**Excerpted text:**
┌────────
The Sunday Times bestseller added that she was “constantly” plotting ways to restrict her intake, and had categorised food into good and bad groups, believing that carbs were akin to the devil.

“Is there any wonder heroin chic is back? Everyone’s gotta be skinny again,” she lamented, referring to the 1990s trend in the fashion world.

“When I was younger, if someone asked me if I was unwell because I was so skinny, it felt like I’d won – and if I go to bed and I feel hungry, I feel proud of myself,” she shared.

“It’s just from that 90s mentality that is inbred into me and it’s going to be so hard to kind of get that out of me and retrain.”

However, she confessed that the food diary – which she has finally attempted to start doing – has helped her refocus her thoughts.

“When I see it written down, I’m like, of course I’m eating like an absolute idiot!” she explained.

“I never realised I have at least five to six hours between eating [each meal] and then I’m starving, so I reach for the easiest thing which will be something that’s not nutritious, or carbs that I’ve been told for so many years since the Atkins diet that I’m not supposed to eat because it’s the devil… lots of things for me to relearn and retrain my brain.”
└────────
**Assignment A:**
In the excerpt about food and body image, what has helped her refocus her thoughts?
**Assignment B:**
Continue the excerpt about food and body image from its final sentence.

**Material supplied:**
┌────────
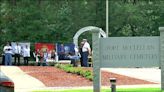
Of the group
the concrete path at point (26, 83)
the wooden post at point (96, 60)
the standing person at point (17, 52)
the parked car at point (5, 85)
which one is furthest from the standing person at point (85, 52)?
the parked car at point (5, 85)

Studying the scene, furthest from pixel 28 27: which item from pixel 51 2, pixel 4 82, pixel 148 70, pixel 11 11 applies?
pixel 4 82

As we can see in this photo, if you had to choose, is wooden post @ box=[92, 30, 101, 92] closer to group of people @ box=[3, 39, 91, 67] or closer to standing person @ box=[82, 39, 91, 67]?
standing person @ box=[82, 39, 91, 67]

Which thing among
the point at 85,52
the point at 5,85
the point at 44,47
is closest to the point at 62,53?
the point at 44,47

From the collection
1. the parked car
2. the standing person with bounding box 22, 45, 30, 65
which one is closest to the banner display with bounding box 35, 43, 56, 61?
the standing person with bounding box 22, 45, 30, 65

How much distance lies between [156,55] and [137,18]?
39.1 meters

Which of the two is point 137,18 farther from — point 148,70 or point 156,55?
point 156,55

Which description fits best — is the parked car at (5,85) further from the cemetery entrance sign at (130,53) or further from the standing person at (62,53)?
the standing person at (62,53)

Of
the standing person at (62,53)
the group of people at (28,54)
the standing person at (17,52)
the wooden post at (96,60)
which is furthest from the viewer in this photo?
the standing person at (62,53)

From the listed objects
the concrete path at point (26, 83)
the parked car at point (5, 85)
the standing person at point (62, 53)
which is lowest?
the concrete path at point (26, 83)

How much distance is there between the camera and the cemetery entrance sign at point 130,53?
16281 millimetres

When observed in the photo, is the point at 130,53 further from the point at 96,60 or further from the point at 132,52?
the point at 96,60

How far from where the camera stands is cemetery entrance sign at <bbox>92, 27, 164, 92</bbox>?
53.4 feet

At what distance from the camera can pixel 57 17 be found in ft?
176

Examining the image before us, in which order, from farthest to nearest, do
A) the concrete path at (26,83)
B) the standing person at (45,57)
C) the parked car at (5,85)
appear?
the standing person at (45,57)
the concrete path at (26,83)
the parked car at (5,85)
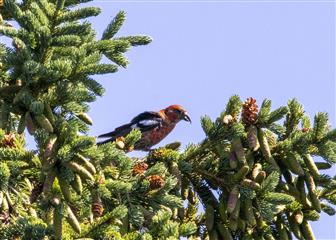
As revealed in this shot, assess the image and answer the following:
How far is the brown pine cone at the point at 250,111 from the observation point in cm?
420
└────────
**Task output A:**
The food diary she has finally attempted to start keeping.

**Task output B:**
Frankie added that she had been fearful of speaking out about her disordered eating, as she felt others around her would “judge” her for it.

She also suffers from polycystic ovary syndrome (PCOS), meaning that keeping her blood sugar levels in check is imperative for her – and yet restricting food still “takes up so much brain power throughout the day”.

Frankie admitted that she constantly feels “shattered” due to her lifestyle.

“Of course what I eat or don’t eat in a day is going to make a massive difference – I would love to be helping my mental health instead of just relying on medication,” she concluded.

“And I would love to have more energy instead of always complaining that I’m tired at the age of 33, because sometimes I feel like I’m 100!”

The star had previously worn a Glamour Award for being a Mental Health Gamechanger after opening up about depression, and is keen to raise awareness of these issues.